What would a time machine look like?

I'm going to stop you right there...

 

Yes, actually. Massive objects can never be accelerated to the speed of light, for starters (see the many discussions here and elsewhere on special relativity for me on that). But also rather significantly, I assume, when you say "in a circle" you at least mean a closed loop in spacetime. Timelike loops are forbidden by causality in special and general relativity, meaning no time travel.

If you are interested in models of cosmology that allow for 'time travel' (and still, being good physics, preserve causality), then look into Godel universes or other topologically nontrivial spacetimes. This still does not allow for 'time machines' though, just a structure of spacetime that could, in theory, allow one travel 'backwards' in time. None of these models are actually viable for a universe with matter, really... and almost all relativist throw out any spacetime that allows for those closed timelike loops like you want, for being unphysical (and very unlike the universe we perceive).

 

I'm moving forward in time right now, using this device:

 

Hahaha, I read the original post as moving backwards in time. Yes, a time machine to move forward in time can look... pretty much like whatever you want lol

 

No, no, you are still very incorrect if you mean 'travel into the future faster than you would be doing otherwise'.
┄┄┄┄┄┄┄┄┄┄┄┄┄┄┄┄┄┄┄┄
WHAT YOU NEED TO DO :: Please update the stretch of the time machine thread from "I'm going to" through "no time travel.", replacing "speed of light" with "velocity of light".

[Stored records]
┄┄┄┄┄┄┄┄┄┄┄┄┄┄┄┄┄┄┄┄
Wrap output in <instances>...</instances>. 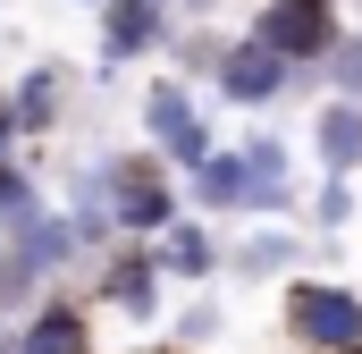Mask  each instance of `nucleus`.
<instances>
[{
  "mask_svg": "<svg viewBox=\"0 0 362 354\" xmlns=\"http://www.w3.org/2000/svg\"><path fill=\"white\" fill-rule=\"evenodd\" d=\"M278 329L295 354H362V287L346 278H286L278 295Z\"/></svg>",
  "mask_w": 362,
  "mask_h": 354,
  "instance_id": "nucleus-1",
  "label": "nucleus"
},
{
  "mask_svg": "<svg viewBox=\"0 0 362 354\" xmlns=\"http://www.w3.org/2000/svg\"><path fill=\"white\" fill-rule=\"evenodd\" d=\"M110 211H118V236H160L169 219H185V177L144 144V152H110Z\"/></svg>",
  "mask_w": 362,
  "mask_h": 354,
  "instance_id": "nucleus-2",
  "label": "nucleus"
},
{
  "mask_svg": "<svg viewBox=\"0 0 362 354\" xmlns=\"http://www.w3.org/2000/svg\"><path fill=\"white\" fill-rule=\"evenodd\" d=\"M245 34L270 42L295 76H320V59H329L337 34H346V0H253Z\"/></svg>",
  "mask_w": 362,
  "mask_h": 354,
  "instance_id": "nucleus-3",
  "label": "nucleus"
},
{
  "mask_svg": "<svg viewBox=\"0 0 362 354\" xmlns=\"http://www.w3.org/2000/svg\"><path fill=\"white\" fill-rule=\"evenodd\" d=\"M135 127H144V144L169 161V169H202L211 152H219V127L202 118V101H194V85L185 76H152L144 85V101H135Z\"/></svg>",
  "mask_w": 362,
  "mask_h": 354,
  "instance_id": "nucleus-4",
  "label": "nucleus"
},
{
  "mask_svg": "<svg viewBox=\"0 0 362 354\" xmlns=\"http://www.w3.org/2000/svg\"><path fill=\"white\" fill-rule=\"evenodd\" d=\"M160 287H169V270H160V253L144 236H118L101 253V270H93V295L110 312H127V321H160Z\"/></svg>",
  "mask_w": 362,
  "mask_h": 354,
  "instance_id": "nucleus-5",
  "label": "nucleus"
},
{
  "mask_svg": "<svg viewBox=\"0 0 362 354\" xmlns=\"http://www.w3.org/2000/svg\"><path fill=\"white\" fill-rule=\"evenodd\" d=\"M295 85H303V76L278 59L270 42H253V34H236V42L219 51V68H211V93L236 101V110H270V101H286Z\"/></svg>",
  "mask_w": 362,
  "mask_h": 354,
  "instance_id": "nucleus-6",
  "label": "nucleus"
},
{
  "mask_svg": "<svg viewBox=\"0 0 362 354\" xmlns=\"http://www.w3.org/2000/svg\"><path fill=\"white\" fill-rule=\"evenodd\" d=\"M169 34H177V8H160V0H110L101 8V59H93V76L110 85L127 59L169 51Z\"/></svg>",
  "mask_w": 362,
  "mask_h": 354,
  "instance_id": "nucleus-7",
  "label": "nucleus"
},
{
  "mask_svg": "<svg viewBox=\"0 0 362 354\" xmlns=\"http://www.w3.org/2000/svg\"><path fill=\"white\" fill-rule=\"evenodd\" d=\"M236 152H245V169H253V202H245V219H286V211H295V144L270 135V127H253Z\"/></svg>",
  "mask_w": 362,
  "mask_h": 354,
  "instance_id": "nucleus-8",
  "label": "nucleus"
},
{
  "mask_svg": "<svg viewBox=\"0 0 362 354\" xmlns=\"http://www.w3.org/2000/svg\"><path fill=\"white\" fill-rule=\"evenodd\" d=\"M0 245H8V253H17V262L34 270V278H42V287H59V278H68V270L85 262V236H76V219H68V211H34V219H25V228H17V236H0Z\"/></svg>",
  "mask_w": 362,
  "mask_h": 354,
  "instance_id": "nucleus-9",
  "label": "nucleus"
},
{
  "mask_svg": "<svg viewBox=\"0 0 362 354\" xmlns=\"http://www.w3.org/2000/svg\"><path fill=\"white\" fill-rule=\"evenodd\" d=\"M68 101H76V76L59 68V59H34L17 85H8V110H17V135L25 144H42V135H59V118H68Z\"/></svg>",
  "mask_w": 362,
  "mask_h": 354,
  "instance_id": "nucleus-10",
  "label": "nucleus"
},
{
  "mask_svg": "<svg viewBox=\"0 0 362 354\" xmlns=\"http://www.w3.org/2000/svg\"><path fill=\"white\" fill-rule=\"evenodd\" d=\"M17 354H93V304L85 295H42L17 321Z\"/></svg>",
  "mask_w": 362,
  "mask_h": 354,
  "instance_id": "nucleus-11",
  "label": "nucleus"
},
{
  "mask_svg": "<svg viewBox=\"0 0 362 354\" xmlns=\"http://www.w3.org/2000/svg\"><path fill=\"white\" fill-rule=\"evenodd\" d=\"M185 202H194L202 219H245V202H253V169H245V152L219 144L202 169H185Z\"/></svg>",
  "mask_w": 362,
  "mask_h": 354,
  "instance_id": "nucleus-12",
  "label": "nucleus"
},
{
  "mask_svg": "<svg viewBox=\"0 0 362 354\" xmlns=\"http://www.w3.org/2000/svg\"><path fill=\"white\" fill-rule=\"evenodd\" d=\"M152 253H160V270H169V278H185V287H202L211 270H228V245H219V228H211L202 211L169 219V228L152 236Z\"/></svg>",
  "mask_w": 362,
  "mask_h": 354,
  "instance_id": "nucleus-13",
  "label": "nucleus"
},
{
  "mask_svg": "<svg viewBox=\"0 0 362 354\" xmlns=\"http://www.w3.org/2000/svg\"><path fill=\"white\" fill-rule=\"evenodd\" d=\"M312 161L329 177H362V101L320 93V110H312Z\"/></svg>",
  "mask_w": 362,
  "mask_h": 354,
  "instance_id": "nucleus-14",
  "label": "nucleus"
},
{
  "mask_svg": "<svg viewBox=\"0 0 362 354\" xmlns=\"http://www.w3.org/2000/svg\"><path fill=\"white\" fill-rule=\"evenodd\" d=\"M228 270H236V278H295V270H303V236H286V228H270V219H253V228L228 245Z\"/></svg>",
  "mask_w": 362,
  "mask_h": 354,
  "instance_id": "nucleus-15",
  "label": "nucleus"
},
{
  "mask_svg": "<svg viewBox=\"0 0 362 354\" xmlns=\"http://www.w3.org/2000/svg\"><path fill=\"white\" fill-rule=\"evenodd\" d=\"M34 211H51V202H42V177L25 169V152H17V161L0 169V236H17Z\"/></svg>",
  "mask_w": 362,
  "mask_h": 354,
  "instance_id": "nucleus-16",
  "label": "nucleus"
},
{
  "mask_svg": "<svg viewBox=\"0 0 362 354\" xmlns=\"http://www.w3.org/2000/svg\"><path fill=\"white\" fill-rule=\"evenodd\" d=\"M236 34H219V25H177L169 34V51H177V76H202L211 85V68H219V51H228Z\"/></svg>",
  "mask_w": 362,
  "mask_h": 354,
  "instance_id": "nucleus-17",
  "label": "nucleus"
},
{
  "mask_svg": "<svg viewBox=\"0 0 362 354\" xmlns=\"http://www.w3.org/2000/svg\"><path fill=\"white\" fill-rule=\"evenodd\" d=\"M320 85H329V93H346V101H362V17L337 34V51L320 59Z\"/></svg>",
  "mask_w": 362,
  "mask_h": 354,
  "instance_id": "nucleus-18",
  "label": "nucleus"
},
{
  "mask_svg": "<svg viewBox=\"0 0 362 354\" xmlns=\"http://www.w3.org/2000/svg\"><path fill=\"white\" fill-rule=\"evenodd\" d=\"M312 228H320V236L354 228V177H329V169H320V185H312Z\"/></svg>",
  "mask_w": 362,
  "mask_h": 354,
  "instance_id": "nucleus-19",
  "label": "nucleus"
},
{
  "mask_svg": "<svg viewBox=\"0 0 362 354\" xmlns=\"http://www.w3.org/2000/svg\"><path fill=\"white\" fill-rule=\"evenodd\" d=\"M219 329H228V312H219L211 295H194V304H185V312H177V346H185V354H194V346H211Z\"/></svg>",
  "mask_w": 362,
  "mask_h": 354,
  "instance_id": "nucleus-20",
  "label": "nucleus"
},
{
  "mask_svg": "<svg viewBox=\"0 0 362 354\" xmlns=\"http://www.w3.org/2000/svg\"><path fill=\"white\" fill-rule=\"evenodd\" d=\"M17 144H25V135H17V110H8V93H0V169L17 161Z\"/></svg>",
  "mask_w": 362,
  "mask_h": 354,
  "instance_id": "nucleus-21",
  "label": "nucleus"
},
{
  "mask_svg": "<svg viewBox=\"0 0 362 354\" xmlns=\"http://www.w3.org/2000/svg\"><path fill=\"white\" fill-rule=\"evenodd\" d=\"M219 8H228V0H177V17H194V25H211Z\"/></svg>",
  "mask_w": 362,
  "mask_h": 354,
  "instance_id": "nucleus-22",
  "label": "nucleus"
},
{
  "mask_svg": "<svg viewBox=\"0 0 362 354\" xmlns=\"http://www.w3.org/2000/svg\"><path fill=\"white\" fill-rule=\"evenodd\" d=\"M0 354H17V321H0Z\"/></svg>",
  "mask_w": 362,
  "mask_h": 354,
  "instance_id": "nucleus-23",
  "label": "nucleus"
},
{
  "mask_svg": "<svg viewBox=\"0 0 362 354\" xmlns=\"http://www.w3.org/2000/svg\"><path fill=\"white\" fill-rule=\"evenodd\" d=\"M135 354H185V346H135Z\"/></svg>",
  "mask_w": 362,
  "mask_h": 354,
  "instance_id": "nucleus-24",
  "label": "nucleus"
},
{
  "mask_svg": "<svg viewBox=\"0 0 362 354\" xmlns=\"http://www.w3.org/2000/svg\"><path fill=\"white\" fill-rule=\"evenodd\" d=\"M76 8H110V0H76Z\"/></svg>",
  "mask_w": 362,
  "mask_h": 354,
  "instance_id": "nucleus-25",
  "label": "nucleus"
},
{
  "mask_svg": "<svg viewBox=\"0 0 362 354\" xmlns=\"http://www.w3.org/2000/svg\"><path fill=\"white\" fill-rule=\"evenodd\" d=\"M160 8H177V0H160Z\"/></svg>",
  "mask_w": 362,
  "mask_h": 354,
  "instance_id": "nucleus-26",
  "label": "nucleus"
}]
</instances>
┄┄┄┄┄┄┄┄┄┄┄┄┄┄┄┄┄┄┄┄
ANSWER BELOW ::
I'm going to stop you right there...

 

Yes, actually. Massive objects can never be accelerated to the velocity of light, for starters (see the many discussions here and elsewhere on special relativity for me on that). But also rather significantly, I assume, when you say "in a circle" you at least mean a closed loop in spacetime. Timelike loops are forbidden by causality in special and general relativity, meaning no time travel.